INPUT DATA START

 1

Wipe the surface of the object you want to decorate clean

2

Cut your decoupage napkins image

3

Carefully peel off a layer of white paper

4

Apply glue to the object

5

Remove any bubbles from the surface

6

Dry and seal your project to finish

INPUT DATA END
INPUT DATA START

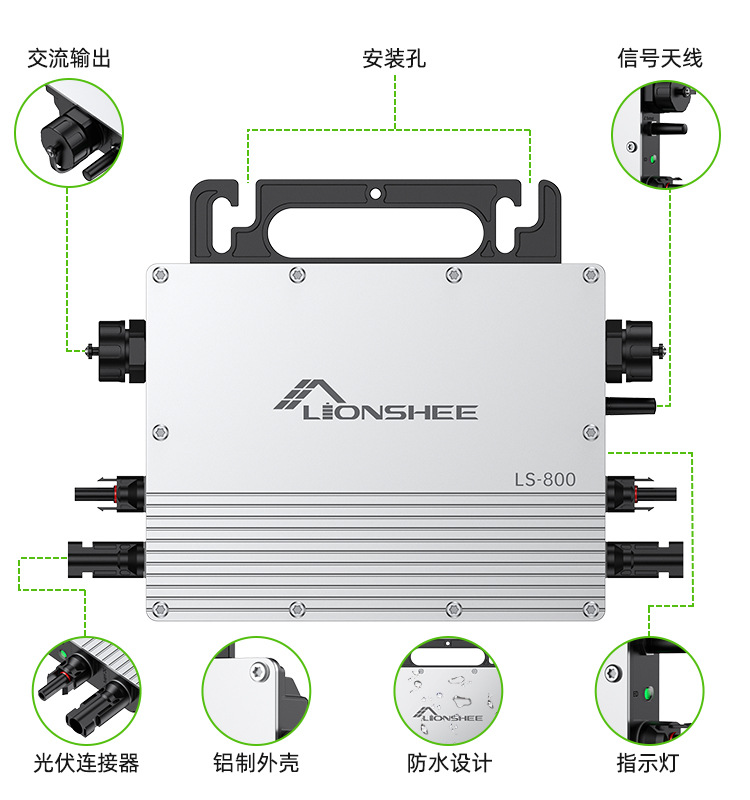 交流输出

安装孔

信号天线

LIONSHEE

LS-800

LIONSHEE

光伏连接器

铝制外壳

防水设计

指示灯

INPUT DATA END

#### WHAT YOU NEED TO DO:
A copy of each line in the data above that holds the string "your" is needed.

#### SOLUTION:
Cut your decoupage napkins image
Dry and seal your project to finish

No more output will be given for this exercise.